It’s hard to believe the month of October is almost here, which means Christmas is just around the corner. Apologies if that’s woken some of you out of a sweet reverie, but we can’t hide from the truth.
October doesn’t just herald the countdown to Christmas, in the UK October has also been classified a Black History Month and after all these years (34 to be precise) the question on some people’s lips is still….why do we have one month to celebrate the history of black people when black people are still here the other 11 months of the year.
In 2020 author Malorie Blackman put out a tweet which reminded people of this fact:
On the 10th of September 2021 Channel 4 commissioned a whole day of programming which was fronted by black people. #BlacktoFront was an overwhelming success and as one person on Twitter stated, “#BlacktoFront happening outside of Black History Month makes it a little bit more special.”
This is something that I wholeheartedly agree with, why do we always wait until October to recognise, celebrate and in many cases even just mention the impact that those of African and Caribbean heritage have made in the UK.
Black people are not seasonal, we are here all year round. So why our achievements have to be ‘crammed’ into 31 days is anyone’s guess. It’s ok to mention the achievements of black athletes in January, or reference the impact that black music has had on society during the month of May. Mary Seacole was still saving lives in the months of June and July and Olaudah Equiano’s involvement in the abolition of the UK slave trade happened in the months preceding March 1807.
Over the past year and a half there have been many conversations about being anti-racist, and tackling structural racism etc and yet still, we feel it necessary to try to cram all the learning about black people into 31 days.
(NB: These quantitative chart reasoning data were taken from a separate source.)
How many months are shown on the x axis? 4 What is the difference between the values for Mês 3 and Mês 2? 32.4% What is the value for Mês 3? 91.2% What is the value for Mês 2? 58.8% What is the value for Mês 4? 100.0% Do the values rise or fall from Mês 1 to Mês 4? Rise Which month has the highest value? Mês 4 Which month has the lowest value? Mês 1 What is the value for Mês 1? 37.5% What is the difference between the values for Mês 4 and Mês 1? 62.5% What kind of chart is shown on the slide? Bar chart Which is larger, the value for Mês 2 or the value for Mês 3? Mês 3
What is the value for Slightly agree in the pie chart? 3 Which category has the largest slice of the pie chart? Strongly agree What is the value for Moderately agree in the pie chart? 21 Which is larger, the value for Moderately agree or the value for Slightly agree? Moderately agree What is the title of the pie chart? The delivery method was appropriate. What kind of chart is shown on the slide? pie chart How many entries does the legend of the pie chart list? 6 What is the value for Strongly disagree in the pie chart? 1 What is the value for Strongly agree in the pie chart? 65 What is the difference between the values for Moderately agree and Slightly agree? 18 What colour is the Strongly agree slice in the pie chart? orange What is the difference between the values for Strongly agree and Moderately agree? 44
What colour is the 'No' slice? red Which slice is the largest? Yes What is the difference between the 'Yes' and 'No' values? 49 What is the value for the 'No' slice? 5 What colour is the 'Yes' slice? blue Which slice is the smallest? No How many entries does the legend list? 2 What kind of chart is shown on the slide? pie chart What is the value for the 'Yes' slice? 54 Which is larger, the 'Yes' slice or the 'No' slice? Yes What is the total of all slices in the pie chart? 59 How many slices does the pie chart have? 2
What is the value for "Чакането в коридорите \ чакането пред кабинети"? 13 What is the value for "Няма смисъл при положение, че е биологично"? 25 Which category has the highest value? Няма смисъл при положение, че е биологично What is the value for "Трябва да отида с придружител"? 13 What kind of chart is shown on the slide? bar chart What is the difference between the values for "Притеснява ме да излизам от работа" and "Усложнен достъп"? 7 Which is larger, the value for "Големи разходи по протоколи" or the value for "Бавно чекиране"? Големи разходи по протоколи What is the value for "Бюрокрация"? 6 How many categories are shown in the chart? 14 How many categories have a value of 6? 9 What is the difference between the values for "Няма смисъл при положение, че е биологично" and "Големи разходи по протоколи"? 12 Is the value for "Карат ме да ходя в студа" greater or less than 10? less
One thing that stood out for me about #BlacktoFront was the fact that I felt represented, and it felt great to see my black brothers and sisters fronting and working behind the scenes on so many great shows. It made me wonder why in 2021, there is, such a lack of diversity on our television screens. Not just in terms of black people, but also people of other ethnicities.
There was a lot of talk amongst the black community on social media about not changing the TV channel for the whole day on Friday 10th, because this was something we’d never seen before. Black people fronting so many great television shows.
If you look at the average TV schedule, it is a rarity to see a black person, at the front. We are usually the supporting act. It’s been great to see Charlene White, Judy Love and Brenda Edwards become part of the usual line up on Loose Women and it’s fantastic to see Clive Myrie as the new host of Mastermind. I love the fact that Mo Gilligan won a Bafta for his Latish Show as these are all signs that things are changing. But it is a very slow process.
We need to begin to recognise that there are many other black men and women in the UK, who we can reference all year round.
YouTubers such as Nella Rose, Filly, Chunkz and ASmxlls are capturing the attention of our young people because they are creating content that is of interest to them.
Stormzy is more than just a grime artist, he’s a businessman who now has his own publishing imprint, Merky Books, with Penguin Random House UK.
Jamal Edwards MBE has carved out a highly successful music business that has paved the way for many of the artists we hear on the radio waves.
Maggie Oderin-Pocock makes science look way cooler than some of the fuddy, duddies that are referenced during science lessons.
Edward Enniful made history when he became the first man and the first black editor of British Vogue.
I could continue to list influential black men and women who are doing great things in the UK but who aren’t often referenced outside of October, if that! They have year-long careers and are making an impact in every industry so there is no reason why they shouldn’t be referenced alongside their white counterparts when we’re teaching. And it’s not because we’re trying to tick the diversity box, it’s because the work they do is relevant in the lessons we teach.
Yes, it will take a bit more effort to research individuals who may be linked to the area of the curriculum you’re teaching, but when you have a class where 95% of your students are from black or Asian backgrounds, that extra bit of time will make all the difference when GCSE students are having a lesson on the solar system and you can reference the work Dr Oderin-Pocock has done on satellites. And it’s not a shoe-in; it’s a genuine link that will help bring the subject alive.
There are so many black British men and women who have and are making an enormous impact on our society. So many who can influence the lives of young people and make them feel like there are opportunities for all. Let’s not confine the work that they do to a single month of the year; let’s recognise them all year round and make sure they are seen as being just as important and just as relevant as their white counterparts.